実際の試みとその理論付けとは相互関係にあるのであって、この試みに参加した信徒・求道者すべてが、上記の理論の共同制作者なのであり、またそれらの実際の試みをなしているのである。


伝統のある制度化した教会にとって「説教中心」の礼拝から「話し合い」の集い(出合い)への移行は、多大の躊躇を与えずにはおかないものである。そこには危険への恐れと新しさを拒否する慎重さがある。


仁保教会の場合がそれであって、今春総会で「仁保教会出合いの家」と改名したが、礼拝は従来のまま(日本基督教団礼拝順序式文に準ずる)を受け継ぎ現在にいたっている。


しかし、これまで2回にわたって「礼拝のあり方」について話し合いのときがもたれ、次第に内側から変革されつつあることを知らされている。ことこの問題に関しては、軽率に振舞うことはできないのであって、長い時間と十二分な話し合いを通じて、お互いの理解をふかめ、ともに成長することを願っている。

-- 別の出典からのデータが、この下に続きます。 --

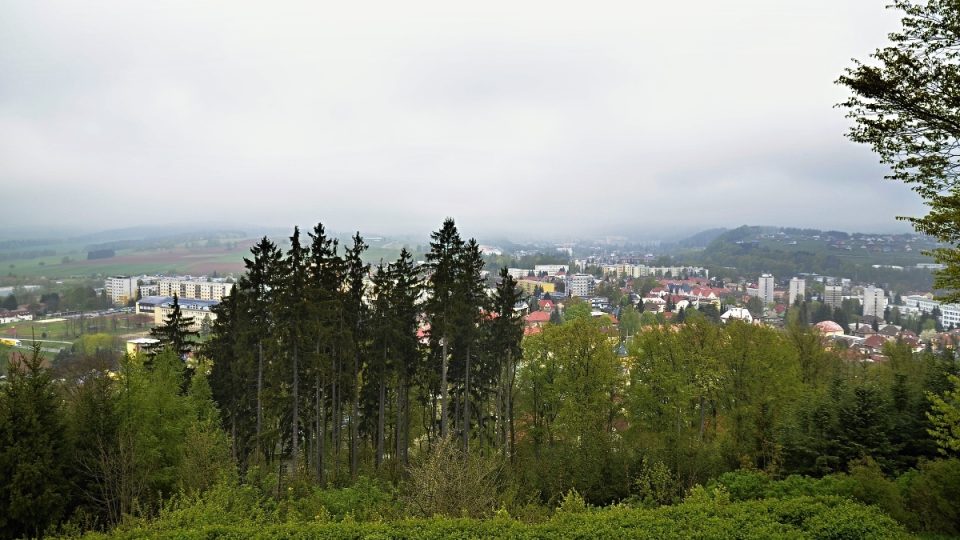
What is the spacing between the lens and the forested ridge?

ところで、「野洲伝道所」は会員数4名〔!!〕、求道者を含めても20名足らずの小さな「出合いの家」である。「主日の出合い」の出席者も平均6〜7名で、われわれの試みの場として適当であるとも言える。


しかしこのような試みは、小教会のみに妥当するのであって大教会には不可能であるという意見には賛成できない。もちろん、現在のような会堂建築では実現は困難であろうが。


野洲伝道所<主日の出合い>」のプログラムは、「黙祷・賛美・祈祷・聖書〔輪読〕・発題・話し合い・賛美・献金・感謝祈祷・主の祈り・黙祷」となっている。以前は、「発題」と「話し合い」のところを「宣教と応答」と呼んでいた。


プログラムは決して固定化しているのではなく、みんなの意向によって組替えうるものである。使徒信条・交読文などを省いているのは、それらが無意味だからというのではなく、形式的要素をできるだけ省き、はじめからやり直そうとしたためである。ことに交読文については、用語も適切でなく現代的でないという意見が多かった。


賛美歌については、毎週その選択に苦慮している。個人主義的・彼岸的な歌詞が多く、ともに賛美できるものは実に少ない。新しい賛美歌が創り出されることを期待する。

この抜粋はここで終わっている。